Consignes:
A – D'après l'extrait consacré à Alain Krivine, à quelle date celui-ci est-il décédé ?
B – Recopiez fidèlement le passage de l'extrait consacré à Alain Krivine, de « Alain Krivine est » à « l’ordre capitaliste dominant. ».

Extrait de page:

########################################

Alain Krivine est décédé le 12 mars 2022. La plupart des médias bourgeois ont salué la mémoire de « Krivine la cravate », ancien candidat aux élections présidentielles françaises de 1969 et 1974 : du Figaro à Libération, en passant par Le Monde et Marianne, toute la presse bourgeoise s’est fendue de son petit hommage à cette « figure de l’extrême-gauche » et surtout à celui qui « s’était présenté au suffrage des électeurs tout en dénonçant la “duperie” des élections » et a donc bien rendu service à la bourgeoisie française en cautionnant, de façon « critique » bien sûr, le cirque électoral. En cette période de campagne électorale, un tel rappel vaut bien un hommage à une personnalité qui n’a jamais menacé de quelque façon que ce soit l’ordre capitaliste dominant.
La liste des hommages rendus par les partis politiques démocratiques est d’ailleurs fort longue : de Nathalie Artaud à Jean-Luc Mélenchon, de Fabien Roussel à Pierre Moscovici, toute la Gauche y est allée de sa larme pour le « militant révolutionnaire » qui « n’a jamais renié ses convictions anticapitalistes et révolutionnaires » (N. Artaud). Et c’est bien là le problème.
Ces convictions qu’Alain Krivine n’aurait jamais reniées, quelles sont-elles ? La Jeunesse Communiste Révolutionnaire qui est devenue en 1969 la Ligue Communiste, puis en 1974 la Ligue Communiste Révolutionnaire, dont il a été le fondateur, le candidat à la présidence (deux fois !) et le porte-parole, est à l’origine une scission des Jeunesses Communistes et de l’Union des Étudiants Communistes, deux organisations du PCF ; cette scission du PCF ne s’est pas faite sur des critères programmatiques, mais sur le refus de soutenir la candidature de Mitterrand à la présidentielle de 1965 ainsi que l’indépendance de l’Algérie. Et Krivine n’est pas parti de ces organisations du fait de ses désaccords : réclamant « le droit de tendance » dans la JC, il en a été exclu.

########################################

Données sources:

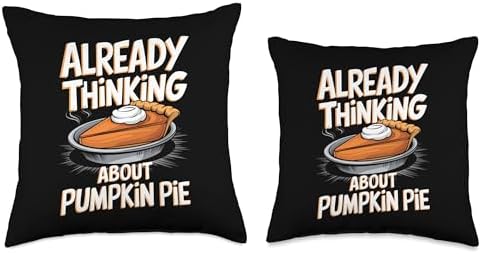 Thanksgiving Dessert Already Thinking About Pumpkin Pie Throw Pillow - Image 3
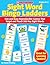 Sight Word Bingo Ladders: Fun-and-Easy Reproducible Games That Target and Teach 300 Key Sight Words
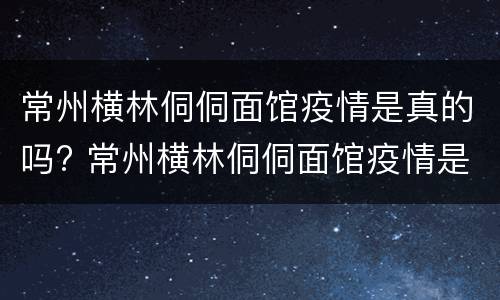 常州横林侗侗面馆疫情是真的吗? 常州横林侗侗面馆疫情是真的吗还是假的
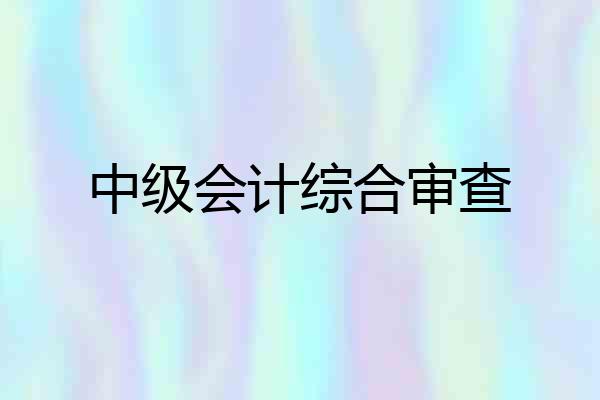 中级会计综合审查
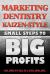 Marketing Dentistry Kaizen Style : Small Steps to Big Profits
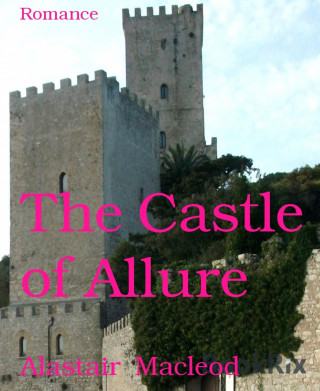 Alastair Macleod: The Castle of Allure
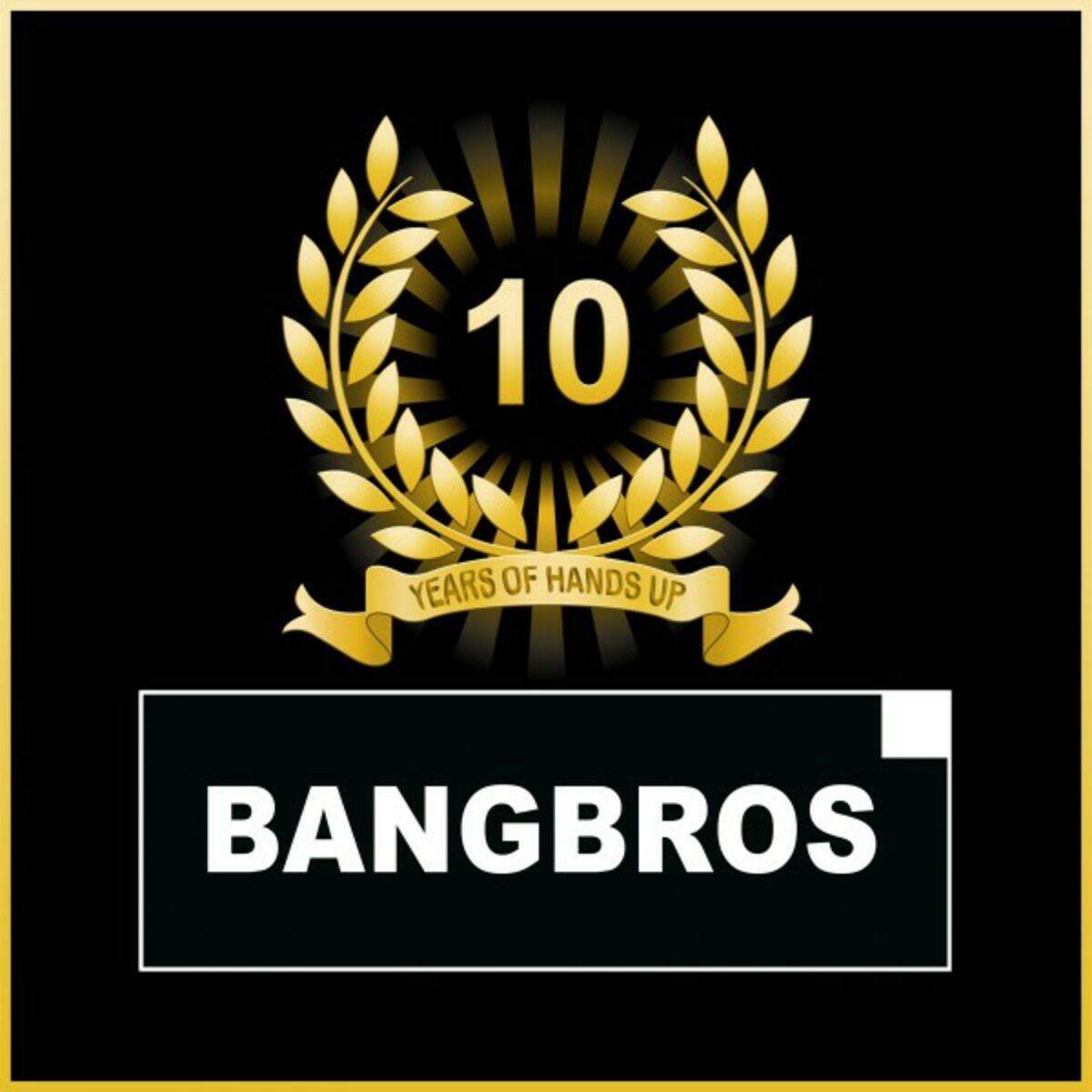 Bangbros - 10 Years of Hands Up: lyrics and songs | Deezer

########################################

Réponses par consigne:
A – Le 12 mars 2022.

B –
Alain Krivine est décédé le 12 mars 2022. La plupart des médias bourgeois ont salué la mémoire de « Krivine la cravate », ancien candidat aux élections présidentielles françaises de 1969 et 1974 : du Figaro à Libération, en passant par Le Monde et Marianne, toute la presse bourgeoise s’est fendue de son petit hommage à cette « figure de l’extrême-gauche » et surtout à celui qui « s’était présenté au suffrage des électeurs tout en dénonçant la “duperie” des élections » et a donc bien rendu service à la bourgeoisie française en cautionnant, de façon « critique » bien sûr, le cirque électoral. En cette période de campagne électorale, un tel rappel vaut bien un hommage à une personnalité qui n’a jamais menacé de quelque façon que ce soit l’ordre capitaliste dominant.